--- Begin RECORDS FOR THE TASK ---
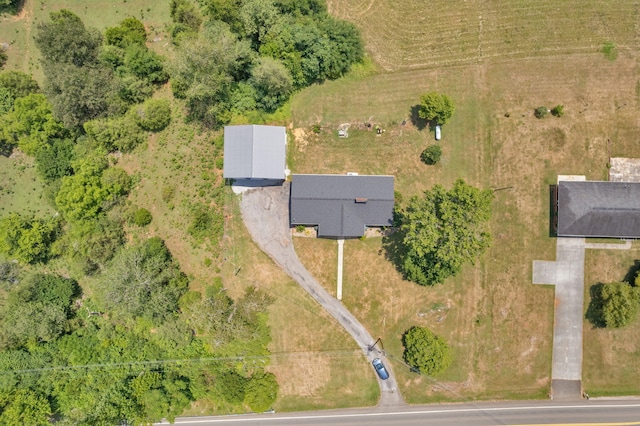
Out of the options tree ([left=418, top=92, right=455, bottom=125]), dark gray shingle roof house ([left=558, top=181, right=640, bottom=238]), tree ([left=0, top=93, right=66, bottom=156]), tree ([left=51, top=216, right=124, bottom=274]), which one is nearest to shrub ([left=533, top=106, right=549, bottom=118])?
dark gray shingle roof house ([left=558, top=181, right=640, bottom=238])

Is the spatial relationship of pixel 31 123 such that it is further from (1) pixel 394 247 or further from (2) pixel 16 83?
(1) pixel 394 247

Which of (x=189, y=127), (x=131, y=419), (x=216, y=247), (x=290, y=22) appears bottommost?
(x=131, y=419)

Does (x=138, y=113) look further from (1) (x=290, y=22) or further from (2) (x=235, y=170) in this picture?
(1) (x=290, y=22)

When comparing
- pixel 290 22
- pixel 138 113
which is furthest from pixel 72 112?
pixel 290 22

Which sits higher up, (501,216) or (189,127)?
--- End RECORDS FOR THE TASK ---
--- Begin RECORDS FOR THE TASK ---
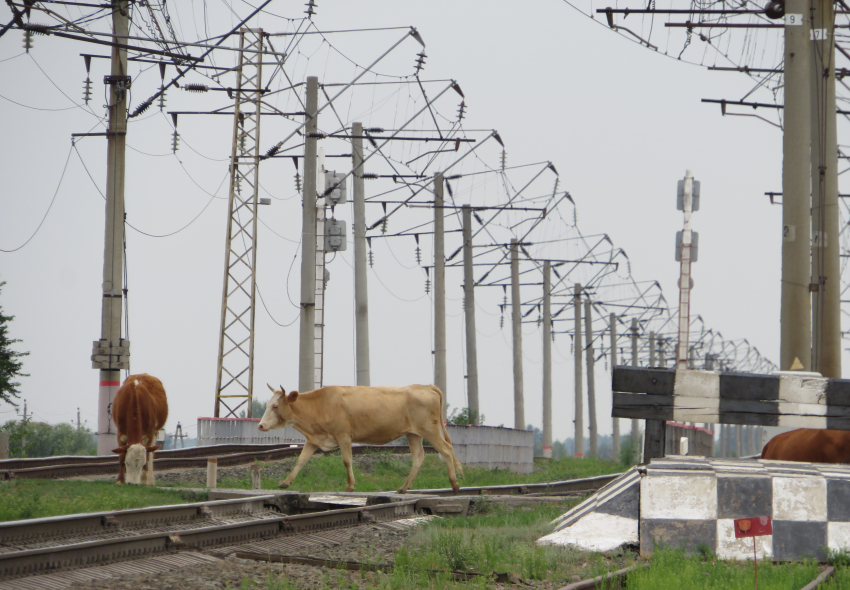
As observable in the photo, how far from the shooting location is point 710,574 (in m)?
--- End RECORDS FOR THE TASK ---
--- Begin RECORDS FOR THE TASK ---
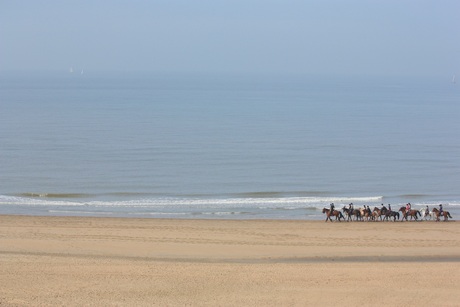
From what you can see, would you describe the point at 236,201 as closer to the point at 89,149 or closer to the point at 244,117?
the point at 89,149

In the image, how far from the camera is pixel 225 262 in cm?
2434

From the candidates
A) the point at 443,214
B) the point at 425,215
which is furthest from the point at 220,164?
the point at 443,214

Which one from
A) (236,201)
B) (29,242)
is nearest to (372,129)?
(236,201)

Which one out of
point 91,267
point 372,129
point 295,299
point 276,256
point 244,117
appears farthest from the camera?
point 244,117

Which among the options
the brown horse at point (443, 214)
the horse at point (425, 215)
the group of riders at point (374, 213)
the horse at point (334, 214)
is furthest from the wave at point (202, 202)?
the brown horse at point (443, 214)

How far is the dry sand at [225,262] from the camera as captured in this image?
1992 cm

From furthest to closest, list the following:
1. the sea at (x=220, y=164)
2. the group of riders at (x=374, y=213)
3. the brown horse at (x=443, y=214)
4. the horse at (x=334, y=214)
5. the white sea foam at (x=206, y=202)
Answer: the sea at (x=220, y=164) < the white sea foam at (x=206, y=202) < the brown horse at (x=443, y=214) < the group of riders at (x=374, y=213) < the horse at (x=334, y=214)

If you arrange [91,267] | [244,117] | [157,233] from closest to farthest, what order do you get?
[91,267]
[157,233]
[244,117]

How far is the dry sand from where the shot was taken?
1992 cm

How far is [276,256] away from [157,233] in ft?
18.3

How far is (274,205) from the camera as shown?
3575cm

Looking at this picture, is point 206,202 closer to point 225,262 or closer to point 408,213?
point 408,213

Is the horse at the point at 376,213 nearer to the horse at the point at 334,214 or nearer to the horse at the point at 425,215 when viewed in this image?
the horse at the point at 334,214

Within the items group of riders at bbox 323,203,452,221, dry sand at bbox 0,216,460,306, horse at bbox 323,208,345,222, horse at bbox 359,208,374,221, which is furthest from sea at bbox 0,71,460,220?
--- End RECORDS FOR THE TASK ---
**TASK REQUIREMENTS**
Quote everything in the material above, from the line containing "Which one from" down to the line containing "Answer: the sea", including both of those lines.

**TASK ANSWER**
Which one from
A) (236,201)
B) (29,242)
is nearest to (372,129)?
(236,201)

Which one out of
point 91,267
point 372,129
point 295,299
point 276,256
point 244,117
appears farthest from the camera?
point 244,117

Which among the options
the brown horse at point (443, 214)
the horse at point (425, 215)
the group of riders at point (374, 213)
the horse at point (334, 214)
is furthest from the wave at point (202, 202)?
the brown horse at point (443, 214)

How far is the dry sand at [225,262] from the camera as captured in this image?
1992 cm

From furthest to closest, list the following:
1. the sea at (x=220, y=164)
2. the group of riders at (x=374, y=213)
3. the brown horse at (x=443, y=214)
4. the horse at (x=334, y=214)
5. the white sea foam at (x=206, y=202)
Answer: the sea at (x=220, y=164) < the white sea foam at (x=206, y=202) < the brown horse at (x=443, y=214) < the group of riders at (x=374, y=213) < the horse at (x=334, y=214)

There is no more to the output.